— What is being asked —
Set the whole listing down again exactly as written.

— Given information —
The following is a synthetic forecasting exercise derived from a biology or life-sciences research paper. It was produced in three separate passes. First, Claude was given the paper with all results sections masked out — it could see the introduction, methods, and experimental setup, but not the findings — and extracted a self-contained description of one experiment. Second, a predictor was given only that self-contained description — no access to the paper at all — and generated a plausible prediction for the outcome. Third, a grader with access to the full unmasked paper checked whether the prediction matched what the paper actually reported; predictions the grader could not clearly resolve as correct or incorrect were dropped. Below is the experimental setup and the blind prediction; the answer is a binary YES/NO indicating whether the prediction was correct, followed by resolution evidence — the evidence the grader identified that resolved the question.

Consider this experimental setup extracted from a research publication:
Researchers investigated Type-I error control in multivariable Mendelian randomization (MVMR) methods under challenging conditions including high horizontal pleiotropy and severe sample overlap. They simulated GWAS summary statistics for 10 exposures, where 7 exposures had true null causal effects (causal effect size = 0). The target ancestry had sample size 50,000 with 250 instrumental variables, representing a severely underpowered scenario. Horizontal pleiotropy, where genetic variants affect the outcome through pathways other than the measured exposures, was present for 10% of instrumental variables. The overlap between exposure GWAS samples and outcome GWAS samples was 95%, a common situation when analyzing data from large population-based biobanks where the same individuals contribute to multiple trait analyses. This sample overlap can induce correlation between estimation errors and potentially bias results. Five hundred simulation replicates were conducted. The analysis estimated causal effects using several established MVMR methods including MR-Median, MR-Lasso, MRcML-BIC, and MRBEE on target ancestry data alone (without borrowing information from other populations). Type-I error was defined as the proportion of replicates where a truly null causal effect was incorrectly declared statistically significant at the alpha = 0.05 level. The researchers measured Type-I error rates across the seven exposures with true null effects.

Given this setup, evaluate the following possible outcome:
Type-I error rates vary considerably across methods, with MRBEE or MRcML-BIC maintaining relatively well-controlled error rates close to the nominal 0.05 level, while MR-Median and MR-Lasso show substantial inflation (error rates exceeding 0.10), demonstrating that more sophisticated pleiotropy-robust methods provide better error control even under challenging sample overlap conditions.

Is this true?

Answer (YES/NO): NO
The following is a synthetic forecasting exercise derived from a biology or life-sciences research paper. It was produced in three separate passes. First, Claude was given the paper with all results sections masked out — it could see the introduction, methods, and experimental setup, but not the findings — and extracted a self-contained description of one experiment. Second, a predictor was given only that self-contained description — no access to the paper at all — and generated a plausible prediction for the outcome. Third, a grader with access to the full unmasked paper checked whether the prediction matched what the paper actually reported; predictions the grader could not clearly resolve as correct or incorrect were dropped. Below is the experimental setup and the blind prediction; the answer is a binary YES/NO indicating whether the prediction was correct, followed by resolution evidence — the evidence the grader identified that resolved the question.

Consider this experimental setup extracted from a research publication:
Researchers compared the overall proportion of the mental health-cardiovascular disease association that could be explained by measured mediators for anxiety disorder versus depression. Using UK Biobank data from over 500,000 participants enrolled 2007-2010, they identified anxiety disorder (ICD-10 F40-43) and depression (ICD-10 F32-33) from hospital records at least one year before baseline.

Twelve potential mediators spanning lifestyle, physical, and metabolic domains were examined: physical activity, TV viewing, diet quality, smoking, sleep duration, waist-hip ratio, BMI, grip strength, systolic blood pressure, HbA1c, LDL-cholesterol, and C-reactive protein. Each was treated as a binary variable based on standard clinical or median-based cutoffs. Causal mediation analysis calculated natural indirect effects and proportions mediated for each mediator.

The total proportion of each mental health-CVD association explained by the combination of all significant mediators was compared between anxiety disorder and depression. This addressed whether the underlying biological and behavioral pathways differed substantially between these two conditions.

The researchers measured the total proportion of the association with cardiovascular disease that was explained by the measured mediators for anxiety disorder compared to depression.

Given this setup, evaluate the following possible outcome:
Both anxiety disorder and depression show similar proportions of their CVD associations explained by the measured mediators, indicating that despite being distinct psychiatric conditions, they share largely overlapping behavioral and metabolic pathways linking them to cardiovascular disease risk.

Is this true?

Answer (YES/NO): NO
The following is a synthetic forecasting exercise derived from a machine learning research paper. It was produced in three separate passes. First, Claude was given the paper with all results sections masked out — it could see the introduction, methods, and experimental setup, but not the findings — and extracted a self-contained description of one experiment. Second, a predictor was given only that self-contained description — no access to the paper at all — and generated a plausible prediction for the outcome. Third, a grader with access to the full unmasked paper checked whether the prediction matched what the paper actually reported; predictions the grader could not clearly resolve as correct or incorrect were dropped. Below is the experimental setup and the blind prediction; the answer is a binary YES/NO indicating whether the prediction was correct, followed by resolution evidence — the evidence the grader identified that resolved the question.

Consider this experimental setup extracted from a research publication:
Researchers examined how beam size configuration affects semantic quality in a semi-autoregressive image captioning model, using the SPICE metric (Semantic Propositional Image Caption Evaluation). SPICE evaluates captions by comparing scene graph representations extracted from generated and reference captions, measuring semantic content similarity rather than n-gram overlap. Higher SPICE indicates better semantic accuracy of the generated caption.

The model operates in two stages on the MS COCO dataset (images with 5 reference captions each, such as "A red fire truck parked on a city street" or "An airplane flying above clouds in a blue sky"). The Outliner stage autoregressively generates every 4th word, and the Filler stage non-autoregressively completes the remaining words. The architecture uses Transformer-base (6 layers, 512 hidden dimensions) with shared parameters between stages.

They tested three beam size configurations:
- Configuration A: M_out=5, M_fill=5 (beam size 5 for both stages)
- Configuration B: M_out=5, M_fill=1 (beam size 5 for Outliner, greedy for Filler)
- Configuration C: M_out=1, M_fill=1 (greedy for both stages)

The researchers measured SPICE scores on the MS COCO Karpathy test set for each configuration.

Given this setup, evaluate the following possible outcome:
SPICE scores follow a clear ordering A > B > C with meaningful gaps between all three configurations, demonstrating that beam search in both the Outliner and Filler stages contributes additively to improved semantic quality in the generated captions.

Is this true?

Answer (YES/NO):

— Response —
The following is a synthetic forecasting exercise derived from a biology or life-sciences research paper. It was produced in three separate passes. First, Claude was given the paper with all results sections masked out — it could see the introduction, methods, and experimental setup, but not the findings — and extracted a self-contained description of one experiment. Second, a predictor was given only that self-contained description — no access to the paper at all — and generated a plausible prediction for the outcome. Third, a grader with access to the full unmasked paper checked whether the prediction matched what the paper actually reported; predictions the grader could not clearly resolve as correct or incorrect were dropped. Below is the experimental setup and the blind prediction; the answer is a binary YES/NO indicating whether the prediction was correct, followed by resolution evidence — the evidence the grader identified that resolved the question.

Consider this experimental setup extracted from a research publication:
Researchers investigated Type-I error control in multivariable Mendelian randomization (MVMR) methods under challenging conditions including high horizontal pleiotropy and severe sample overlap. They simulated GWAS summary statistics for 10 exposures, where 7 exposures had true null causal effects (causal effect size = 0). The target ancestry had sample size 50,000 with 250 instrumental variables, representing a severely underpowered scenario. Horizontal pleiotropy, where genetic variants affect the outcome through pathways other than the measured exposures, was present for 10% of instrumental variables. The overlap between exposure GWAS samples and outcome GWAS samples was 95%, a common situation when analyzing data from large population-based biobanks where the same individuals contribute to multiple trait analyses. This sample overlap can induce correlation between estimation errors and potentially bias results. Five hundred simulation replicates were conducted. The analysis estimated causal effects using several established MVMR methods including MR-Median, MR-Lasso, MRcML-BIC, and MRBEE on target ancestry data alone (without borrowing information from other populations). Type-I error was defined as the proportion of replicates where a truly null causal effect was incorrectly declared statistically significant at the alpha = 0.05 level. The researchers measured Type-I error rates across the seven exposures with true null effects.

Given this setup, evaluate the following possible outcome:
Type-I error rates vary considerably across methods, with MRBEE or MRcML-BIC maintaining relatively well-controlled error rates close to the nominal 0.05 level, while MR-Median and MR-Lasso show substantial inflation (error rates exceeding 0.10), demonstrating that more sophisticated pleiotropy-robust methods provide better error control even under challenging sample overlap conditions.

Is this true?

Answer (YES/NO): NO
The following is a synthetic forecasting exercise derived from a biology or life-sciences research paper. It was produced in three separate passes. First, Claude was given the paper with all results sections masked out — it could see the introduction, methods, and experimental setup, but not the findings — and extracted a self-contained description of one experiment. Second, a predictor was given only that self-contained description — no access to the paper at all — and generated a plausible prediction for the outcome. Third, a grader with access to the full unmasked paper checked whether the prediction matched what the paper actually reported; predictions the grader could not clearly resolve as correct or incorrect were dropped. Below is the experimental setup and the blind prediction; the answer is a binary YES/NO indicating whether the prediction was correct, followed by resolution evidence — the evidence the grader identified that resolved the question.

Consider this experimental setup extracted from a research publication:
Researchers compared the overall proportion of the mental health-cardiovascular disease association that could be explained by measured mediators for anxiety disorder versus depression. Using UK Biobank data from over 500,000 participants enrolled 2007-2010, they identified anxiety disorder (ICD-10 F40-43) and depression (ICD-10 F32-33) from hospital records at least one year before baseline.

Twelve potential mediators spanning lifestyle, physical, and metabolic domains were examined: physical activity, TV viewing, diet quality, smoking, sleep duration, waist-hip ratio, BMI, grip strength, systolic blood pressure, HbA1c, LDL-cholesterol, and C-reactive protein. Each was treated as a binary variable based on standard clinical or median-based cutoffs. Causal mediation analysis calculated natural indirect effects and proportions mediated for each mediator.

The total proportion of each mental health-CVD association explained by the combination of all significant mediators was compared between anxiety disorder and depression. This addressed whether the underlying biological and behavioral pathways differed substantially between these two conditions.

The researchers measured the total proportion of the association with cardiovascular disease that was explained by the measured mediators for anxiety disorder compared to depression.

Given this setup, evaluate the following possible outcome:
Both anxiety disorder and depression show similar proportions of their CVD associations explained by the measured mediators, indicating that despite being distinct psychiatric conditions, they share largely overlapping behavioral and metabolic pathways linking them to cardiovascular disease risk.

Is this true?

Answer (YES/NO): NO
The following is a synthetic forecasting exercise derived from a machine learning research paper. It was produced in three separate passes. First, Claude was given the paper with all results sections masked out — it could see the introduction, methods, and experimental setup, but not the findings — and extracted a self-contained description of one experiment. Second, a predictor was given only that self-contained description — no access to the paper at all — and generated a plausible prediction for the outcome. Third, a grader with access to the full unmasked paper checked whether the prediction matched what the paper actually reported; predictions the grader could not clearly resolve as correct or incorrect were dropped. Below is the experimental setup and the blind prediction; the answer is a binary YES/NO indicating whether the prediction was correct, followed by resolution evidence — the evidence the grader identified that resolved the question.

Consider this experimental setup extracted from a research publication:
Researchers examined how beam size configuration affects semantic quality in a semi-autoregressive image captioning model, using the SPICE metric (Semantic Propositional Image Caption Evaluation). SPICE evaluates captions by comparing scene graph representations extracted from generated and reference captions, measuring semantic content similarity rather than n-gram overlap. Higher SPICE indicates better semantic accuracy of the generated caption.

The model operates in two stages on the MS COCO dataset (images with 5 reference captions each, such as "A red fire truck parked on a city street" or "An airplane flying above clouds in a blue sky"). The Outliner stage autoregressively generates every 4th word, and the Filler stage non-autoregressively completes the remaining words. The architecture uses Transformer-base (6 layers, 512 hidden dimensions) with shared parameters between stages.

They tested three beam size configurations:
- Configuration A: M_out=5, M_fill=5 (beam size 5 for both stages)
- Configuration B: M_out=5, M_fill=1 (beam size 5 for Outliner, greedy for Filler)
- Configuration C: M_out=1, M_fill=1 (greedy for both stages)

The researchers measured SPICE scores on the MS COCO Karpathy test set for each configuration.

Given this setup, evaluate the following possible outcome:
SPICE scores follow a clear ordering A > B > C with meaningful gaps between all three configurations, demonstrating that beam search in both the Outliner and Filler stages contributes additively to improved semantic quality in the generated captions.

Is this true?

Answer (YES/NO):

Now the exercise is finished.